• Descrição da tarefa:
Por favor, reproduza sem nenhuma alteração a parte do trecho abaixo que começa em "Leonardo não quer" e termina em "agenda de shows.".

------ Trecho fornecido ------

A hipótese ventilada por Kajuru ocorreu durante a participação de Leonardo no podcast Podk Liberados, apresentado pelo senador. O cantor enalteceu o ex-presidente, elogiando seu modo de governar, e chamou Lula de “estrategista de primeira categoria que falava o que o povo queria ouvir”.

— Ao terminar a entrevista, eu perguntei se ele (Leonardo) teria interesse em ter uma conversa com o Lula para mostrar que não tinha nada contra ele, embora fosse bolsonarista. O Leonardo disse que não tinha problema, mas tinha que ver questão da agenda — explicou o senador. — Foi algo que pensei na hora. Não um pedido do Palácio do Planalto.

Leonardo não quer mais comentar o assunto. Via assessoria, disse que não tem interesse em participar de atividades políticas e que está focado na agenda de shows.

------ Linhas fornecidas ------

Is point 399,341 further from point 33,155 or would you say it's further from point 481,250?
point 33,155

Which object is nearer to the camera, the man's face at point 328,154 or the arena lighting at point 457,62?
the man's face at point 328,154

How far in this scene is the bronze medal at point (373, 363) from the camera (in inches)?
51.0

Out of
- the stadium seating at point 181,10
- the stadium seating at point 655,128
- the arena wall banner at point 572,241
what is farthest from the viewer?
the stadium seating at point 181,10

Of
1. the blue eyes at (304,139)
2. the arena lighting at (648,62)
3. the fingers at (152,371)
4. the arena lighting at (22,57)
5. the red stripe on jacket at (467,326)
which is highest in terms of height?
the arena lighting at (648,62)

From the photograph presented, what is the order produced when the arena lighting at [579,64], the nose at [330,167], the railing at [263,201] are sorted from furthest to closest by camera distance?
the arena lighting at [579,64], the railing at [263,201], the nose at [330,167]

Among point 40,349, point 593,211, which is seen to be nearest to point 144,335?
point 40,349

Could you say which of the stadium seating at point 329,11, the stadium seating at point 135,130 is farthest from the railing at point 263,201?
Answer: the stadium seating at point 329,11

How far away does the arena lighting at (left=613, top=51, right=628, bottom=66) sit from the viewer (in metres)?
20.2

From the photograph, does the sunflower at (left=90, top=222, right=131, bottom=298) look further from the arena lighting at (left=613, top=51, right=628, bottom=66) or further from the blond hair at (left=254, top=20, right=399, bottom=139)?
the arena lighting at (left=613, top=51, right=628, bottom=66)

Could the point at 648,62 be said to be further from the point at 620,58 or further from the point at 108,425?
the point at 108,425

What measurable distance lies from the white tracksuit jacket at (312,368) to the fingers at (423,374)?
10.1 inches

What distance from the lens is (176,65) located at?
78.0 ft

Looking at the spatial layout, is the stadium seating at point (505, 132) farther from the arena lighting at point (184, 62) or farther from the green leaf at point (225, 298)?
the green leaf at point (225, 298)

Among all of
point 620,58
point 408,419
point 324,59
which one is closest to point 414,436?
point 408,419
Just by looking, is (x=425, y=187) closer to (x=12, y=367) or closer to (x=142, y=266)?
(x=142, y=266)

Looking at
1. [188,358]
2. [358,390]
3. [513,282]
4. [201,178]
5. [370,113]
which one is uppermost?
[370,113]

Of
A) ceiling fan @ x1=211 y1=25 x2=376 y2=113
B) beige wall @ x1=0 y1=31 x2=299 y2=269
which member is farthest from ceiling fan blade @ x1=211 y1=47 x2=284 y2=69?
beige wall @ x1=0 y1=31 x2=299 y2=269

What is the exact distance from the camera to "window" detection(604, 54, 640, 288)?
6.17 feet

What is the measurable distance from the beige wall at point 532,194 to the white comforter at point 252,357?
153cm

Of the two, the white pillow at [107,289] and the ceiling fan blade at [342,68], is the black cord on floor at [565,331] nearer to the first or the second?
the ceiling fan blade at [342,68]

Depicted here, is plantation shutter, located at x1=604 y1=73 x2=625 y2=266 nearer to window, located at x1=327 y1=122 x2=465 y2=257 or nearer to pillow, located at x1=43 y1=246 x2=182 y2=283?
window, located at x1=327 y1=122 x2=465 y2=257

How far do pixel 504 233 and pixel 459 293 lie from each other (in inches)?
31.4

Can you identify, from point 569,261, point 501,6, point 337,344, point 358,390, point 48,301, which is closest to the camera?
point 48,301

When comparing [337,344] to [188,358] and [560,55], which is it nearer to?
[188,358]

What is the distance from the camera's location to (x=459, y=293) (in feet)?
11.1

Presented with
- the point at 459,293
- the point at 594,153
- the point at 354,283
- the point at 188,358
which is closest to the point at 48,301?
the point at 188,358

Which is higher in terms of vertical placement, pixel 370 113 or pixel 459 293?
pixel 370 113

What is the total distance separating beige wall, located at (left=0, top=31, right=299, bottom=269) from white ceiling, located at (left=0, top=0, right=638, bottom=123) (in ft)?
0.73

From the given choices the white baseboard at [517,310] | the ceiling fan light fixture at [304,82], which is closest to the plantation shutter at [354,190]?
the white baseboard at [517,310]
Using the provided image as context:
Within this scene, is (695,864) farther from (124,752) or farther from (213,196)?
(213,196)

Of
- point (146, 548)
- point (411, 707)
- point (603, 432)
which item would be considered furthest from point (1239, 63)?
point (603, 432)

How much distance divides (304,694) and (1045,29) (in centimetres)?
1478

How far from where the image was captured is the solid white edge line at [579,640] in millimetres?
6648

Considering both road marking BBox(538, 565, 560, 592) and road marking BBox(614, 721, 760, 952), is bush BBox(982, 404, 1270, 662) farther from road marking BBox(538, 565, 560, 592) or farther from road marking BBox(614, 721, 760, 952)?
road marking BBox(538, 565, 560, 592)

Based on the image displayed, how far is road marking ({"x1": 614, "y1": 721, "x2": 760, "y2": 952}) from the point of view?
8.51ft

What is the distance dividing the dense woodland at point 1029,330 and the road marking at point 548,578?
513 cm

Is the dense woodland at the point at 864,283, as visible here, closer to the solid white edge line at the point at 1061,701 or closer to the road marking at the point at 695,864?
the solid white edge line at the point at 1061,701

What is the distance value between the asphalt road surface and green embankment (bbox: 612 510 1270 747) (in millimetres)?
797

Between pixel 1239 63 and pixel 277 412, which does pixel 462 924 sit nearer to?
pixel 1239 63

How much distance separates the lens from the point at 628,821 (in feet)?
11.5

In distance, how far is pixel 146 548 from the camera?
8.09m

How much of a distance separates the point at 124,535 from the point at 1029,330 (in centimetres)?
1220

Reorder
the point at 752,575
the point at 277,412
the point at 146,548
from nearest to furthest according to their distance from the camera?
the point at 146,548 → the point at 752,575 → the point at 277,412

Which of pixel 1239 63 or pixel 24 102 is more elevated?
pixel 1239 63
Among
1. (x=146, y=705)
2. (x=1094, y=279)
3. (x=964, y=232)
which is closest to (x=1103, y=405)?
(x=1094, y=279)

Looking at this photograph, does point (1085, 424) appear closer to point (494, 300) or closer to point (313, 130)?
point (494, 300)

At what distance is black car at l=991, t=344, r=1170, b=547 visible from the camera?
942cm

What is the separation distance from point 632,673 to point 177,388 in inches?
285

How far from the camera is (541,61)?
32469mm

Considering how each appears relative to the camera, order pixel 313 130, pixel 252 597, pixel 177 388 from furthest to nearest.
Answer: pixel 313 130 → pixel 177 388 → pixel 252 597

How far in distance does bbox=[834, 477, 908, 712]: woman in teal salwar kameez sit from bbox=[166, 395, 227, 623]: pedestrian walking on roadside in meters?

------

• Resultado da tarefa:
Leonardo não quer mais comentar o assunto. Via assessoria, disse que não tem interesse em participar de atividades políticas e que está focado na agenda de shows.